EXERCISE PROMPT> Rewrite the records from the line containing "From this image before" through the end, changing "closest" to "nearest" and keeping everything else the same.
# START OF EXTRACTED RECORDS
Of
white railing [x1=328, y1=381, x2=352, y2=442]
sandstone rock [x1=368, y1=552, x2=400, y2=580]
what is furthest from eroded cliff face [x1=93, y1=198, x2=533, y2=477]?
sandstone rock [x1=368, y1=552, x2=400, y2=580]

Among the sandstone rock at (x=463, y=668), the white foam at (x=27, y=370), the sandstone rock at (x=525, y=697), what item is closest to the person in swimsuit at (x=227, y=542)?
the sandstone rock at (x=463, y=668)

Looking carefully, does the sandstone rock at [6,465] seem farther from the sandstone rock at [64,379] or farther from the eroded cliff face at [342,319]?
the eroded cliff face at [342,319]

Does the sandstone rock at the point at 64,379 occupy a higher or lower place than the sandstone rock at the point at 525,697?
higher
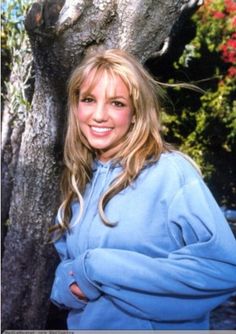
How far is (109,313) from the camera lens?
3.06ft

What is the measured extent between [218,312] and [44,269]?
641 millimetres

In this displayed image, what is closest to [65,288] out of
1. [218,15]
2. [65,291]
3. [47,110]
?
[65,291]

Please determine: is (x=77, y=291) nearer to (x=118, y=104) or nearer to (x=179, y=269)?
(x=179, y=269)

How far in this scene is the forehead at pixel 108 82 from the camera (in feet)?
3.15

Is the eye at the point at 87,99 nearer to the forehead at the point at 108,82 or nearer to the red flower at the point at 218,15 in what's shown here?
the forehead at the point at 108,82

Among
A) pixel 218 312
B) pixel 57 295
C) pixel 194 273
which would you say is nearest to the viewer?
pixel 194 273

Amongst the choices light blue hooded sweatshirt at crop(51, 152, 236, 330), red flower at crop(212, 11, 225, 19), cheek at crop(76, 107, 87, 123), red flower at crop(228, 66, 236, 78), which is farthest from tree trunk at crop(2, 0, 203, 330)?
light blue hooded sweatshirt at crop(51, 152, 236, 330)

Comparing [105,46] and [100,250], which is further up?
[105,46]

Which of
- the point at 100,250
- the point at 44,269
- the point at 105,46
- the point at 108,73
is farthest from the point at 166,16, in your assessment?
the point at 44,269

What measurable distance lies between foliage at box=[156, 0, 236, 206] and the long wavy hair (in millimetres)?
366

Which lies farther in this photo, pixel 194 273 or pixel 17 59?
pixel 17 59

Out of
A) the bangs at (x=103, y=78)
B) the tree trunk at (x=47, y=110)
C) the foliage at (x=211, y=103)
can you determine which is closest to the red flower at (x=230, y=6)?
the foliage at (x=211, y=103)

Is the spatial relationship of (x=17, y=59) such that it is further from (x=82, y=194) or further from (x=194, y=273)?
(x=194, y=273)

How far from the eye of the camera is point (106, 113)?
988mm
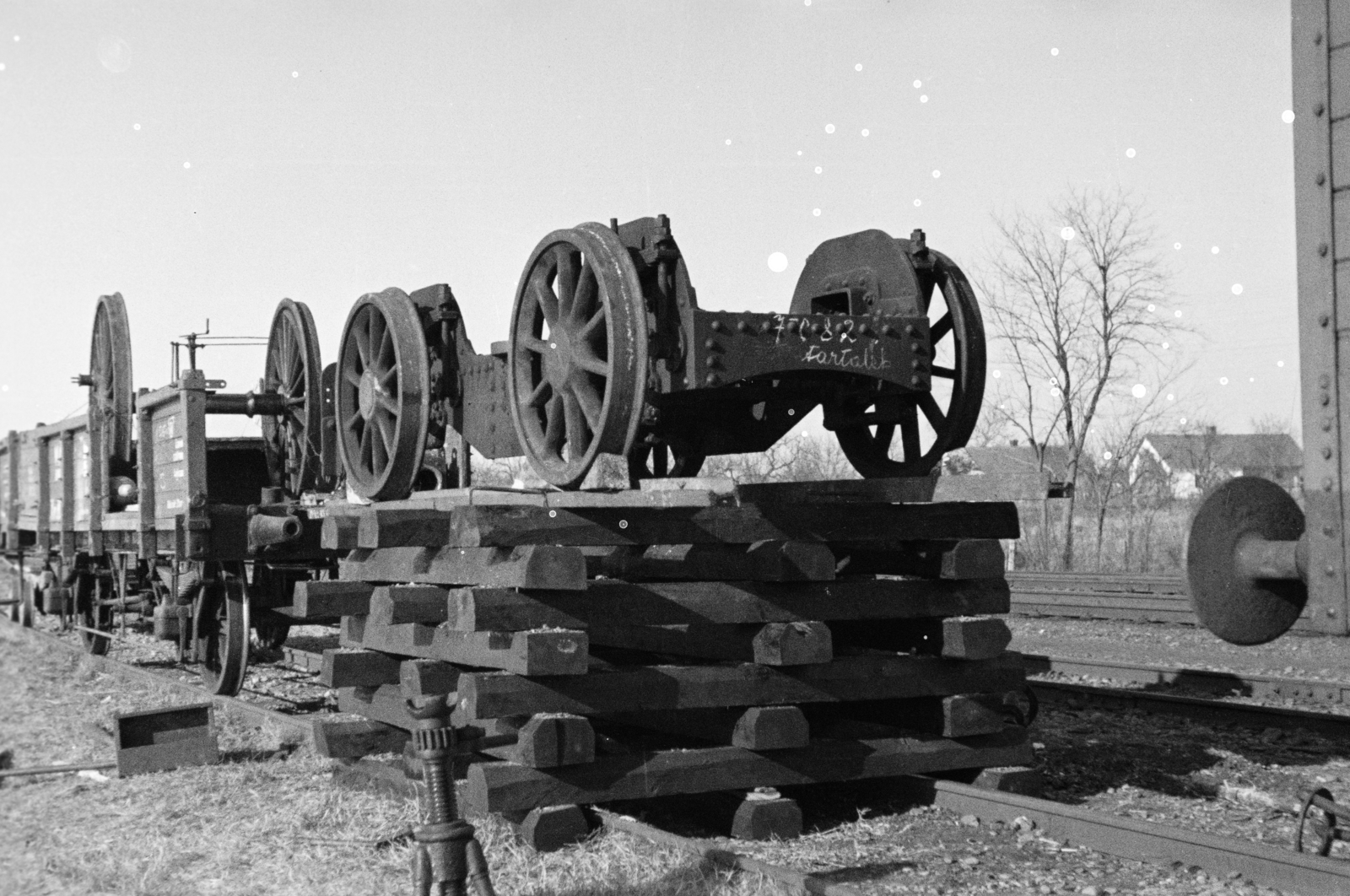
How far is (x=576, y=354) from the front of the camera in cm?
632

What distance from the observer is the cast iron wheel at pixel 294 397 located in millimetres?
11344

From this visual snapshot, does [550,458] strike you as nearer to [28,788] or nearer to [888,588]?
[888,588]

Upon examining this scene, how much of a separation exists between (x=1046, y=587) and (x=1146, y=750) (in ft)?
45.6

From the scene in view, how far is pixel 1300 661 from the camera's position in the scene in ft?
42.0

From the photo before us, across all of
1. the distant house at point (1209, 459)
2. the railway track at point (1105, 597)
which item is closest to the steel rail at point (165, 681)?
the railway track at point (1105, 597)

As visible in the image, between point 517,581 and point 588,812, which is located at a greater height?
point 517,581

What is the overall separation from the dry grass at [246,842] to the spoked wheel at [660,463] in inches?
89.1

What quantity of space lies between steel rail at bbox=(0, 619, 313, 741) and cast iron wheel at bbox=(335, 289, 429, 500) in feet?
5.74

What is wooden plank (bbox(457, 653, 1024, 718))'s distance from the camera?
567cm

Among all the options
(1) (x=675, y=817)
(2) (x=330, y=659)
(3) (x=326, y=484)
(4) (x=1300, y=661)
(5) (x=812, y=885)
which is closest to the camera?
(5) (x=812, y=885)

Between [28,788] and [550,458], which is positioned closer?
[550,458]

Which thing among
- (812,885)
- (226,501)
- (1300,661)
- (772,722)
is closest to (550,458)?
(772,722)

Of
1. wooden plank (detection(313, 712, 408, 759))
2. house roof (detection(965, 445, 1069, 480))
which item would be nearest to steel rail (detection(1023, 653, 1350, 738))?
house roof (detection(965, 445, 1069, 480))

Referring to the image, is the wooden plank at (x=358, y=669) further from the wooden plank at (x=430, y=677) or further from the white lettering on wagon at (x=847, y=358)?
the white lettering on wagon at (x=847, y=358)
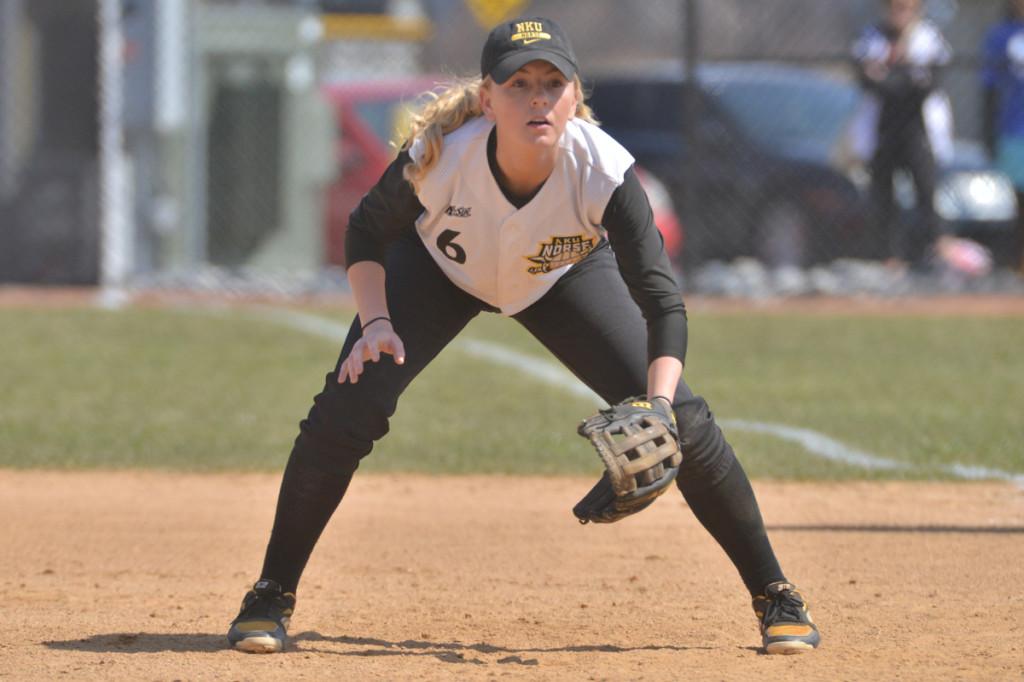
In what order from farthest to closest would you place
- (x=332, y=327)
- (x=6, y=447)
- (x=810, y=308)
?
(x=810, y=308) → (x=332, y=327) → (x=6, y=447)

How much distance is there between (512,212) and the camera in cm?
421

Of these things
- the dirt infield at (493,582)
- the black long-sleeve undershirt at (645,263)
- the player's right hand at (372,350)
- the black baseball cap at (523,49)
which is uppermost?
the black baseball cap at (523,49)

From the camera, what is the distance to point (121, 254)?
1377 cm

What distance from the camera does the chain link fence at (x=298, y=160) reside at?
1347 centimetres

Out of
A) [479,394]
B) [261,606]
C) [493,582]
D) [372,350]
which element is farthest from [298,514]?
[479,394]

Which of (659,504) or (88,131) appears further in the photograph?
(88,131)

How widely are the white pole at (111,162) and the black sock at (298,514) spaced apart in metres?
9.40

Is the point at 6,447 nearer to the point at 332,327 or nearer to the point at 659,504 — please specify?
the point at 659,504

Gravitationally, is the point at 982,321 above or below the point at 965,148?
below

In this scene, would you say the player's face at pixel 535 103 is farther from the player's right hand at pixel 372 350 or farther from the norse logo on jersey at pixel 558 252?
the player's right hand at pixel 372 350

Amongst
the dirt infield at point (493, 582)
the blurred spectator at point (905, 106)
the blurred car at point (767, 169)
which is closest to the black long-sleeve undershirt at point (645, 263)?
the dirt infield at point (493, 582)

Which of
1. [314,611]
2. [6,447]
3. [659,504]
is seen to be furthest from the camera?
[6,447]

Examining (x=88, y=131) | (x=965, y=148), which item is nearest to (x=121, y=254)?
(x=88, y=131)

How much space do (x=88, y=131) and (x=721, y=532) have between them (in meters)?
10.9
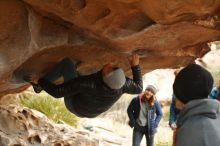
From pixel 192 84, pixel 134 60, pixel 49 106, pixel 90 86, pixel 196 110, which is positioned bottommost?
pixel 49 106

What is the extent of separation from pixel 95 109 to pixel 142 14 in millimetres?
1419

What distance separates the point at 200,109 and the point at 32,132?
4.16 meters

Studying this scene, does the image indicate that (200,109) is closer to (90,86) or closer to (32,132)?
(90,86)

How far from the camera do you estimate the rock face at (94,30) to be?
15.4 ft

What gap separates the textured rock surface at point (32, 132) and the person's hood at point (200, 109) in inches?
150

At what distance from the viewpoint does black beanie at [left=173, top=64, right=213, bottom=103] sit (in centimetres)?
275

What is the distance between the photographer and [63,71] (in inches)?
227

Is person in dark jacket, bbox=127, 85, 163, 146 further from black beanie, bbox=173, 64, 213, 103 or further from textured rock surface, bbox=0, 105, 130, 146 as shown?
black beanie, bbox=173, 64, 213, 103

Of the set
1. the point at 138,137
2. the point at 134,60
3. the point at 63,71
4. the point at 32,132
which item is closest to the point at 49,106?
the point at 138,137

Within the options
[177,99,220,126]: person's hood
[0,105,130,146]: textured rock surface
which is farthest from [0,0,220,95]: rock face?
[177,99,220,126]: person's hood

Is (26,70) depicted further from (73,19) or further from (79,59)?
(73,19)

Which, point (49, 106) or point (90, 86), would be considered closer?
point (90, 86)

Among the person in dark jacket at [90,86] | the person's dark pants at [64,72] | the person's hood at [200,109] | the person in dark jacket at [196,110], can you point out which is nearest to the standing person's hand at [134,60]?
the person in dark jacket at [90,86]

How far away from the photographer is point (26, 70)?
6004 millimetres
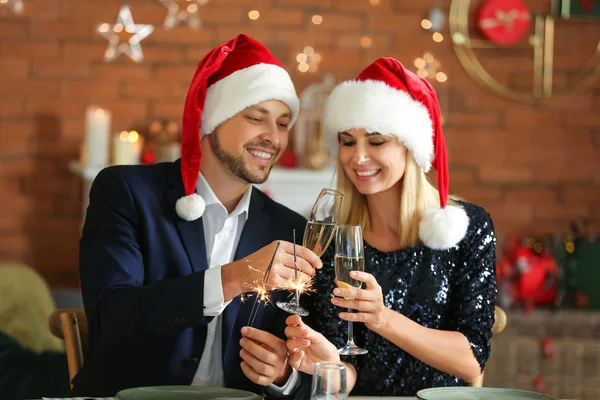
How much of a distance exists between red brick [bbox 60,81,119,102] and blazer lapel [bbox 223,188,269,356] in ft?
6.75

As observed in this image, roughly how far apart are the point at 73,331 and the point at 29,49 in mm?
2466

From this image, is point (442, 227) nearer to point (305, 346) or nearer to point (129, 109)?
point (305, 346)

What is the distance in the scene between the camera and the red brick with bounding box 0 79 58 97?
428cm

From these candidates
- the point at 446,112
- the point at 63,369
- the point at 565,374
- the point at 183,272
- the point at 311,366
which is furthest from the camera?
the point at 446,112

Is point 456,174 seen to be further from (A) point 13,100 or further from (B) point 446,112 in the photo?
(A) point 13,100

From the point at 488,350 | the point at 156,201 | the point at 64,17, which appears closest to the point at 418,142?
the point at 488,350

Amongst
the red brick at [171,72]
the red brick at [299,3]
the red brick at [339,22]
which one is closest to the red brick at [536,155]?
the red brick at [339,22]

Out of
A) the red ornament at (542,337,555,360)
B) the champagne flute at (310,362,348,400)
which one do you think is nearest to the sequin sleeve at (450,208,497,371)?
the champagne flute at (310,362,348,400)

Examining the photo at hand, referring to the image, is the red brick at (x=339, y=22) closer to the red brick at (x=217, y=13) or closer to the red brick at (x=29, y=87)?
the red brick at (x=217, y=13)

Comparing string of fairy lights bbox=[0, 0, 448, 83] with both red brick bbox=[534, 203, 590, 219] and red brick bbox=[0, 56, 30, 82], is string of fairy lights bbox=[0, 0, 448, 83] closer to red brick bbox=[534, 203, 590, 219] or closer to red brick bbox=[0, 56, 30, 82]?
red brick bbox=[0, 56, 30, 82]

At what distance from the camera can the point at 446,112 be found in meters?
4.58

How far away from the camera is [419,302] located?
235cm

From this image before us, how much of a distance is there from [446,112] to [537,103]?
0.49m

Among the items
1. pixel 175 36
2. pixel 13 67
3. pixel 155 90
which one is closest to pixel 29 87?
pixel 13 67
# END OF EXTRACTED RECORDS
ANSWER TO THIS PROBLEM>
From this image before us, how much of a distance is there from [446,112] to [537,103]?
0.49m

Among the items
1. pixel 175 36
2. pixel 13 67
3. pixel 155 90
which one is nearest to pixel 29 87?
pixel 13 67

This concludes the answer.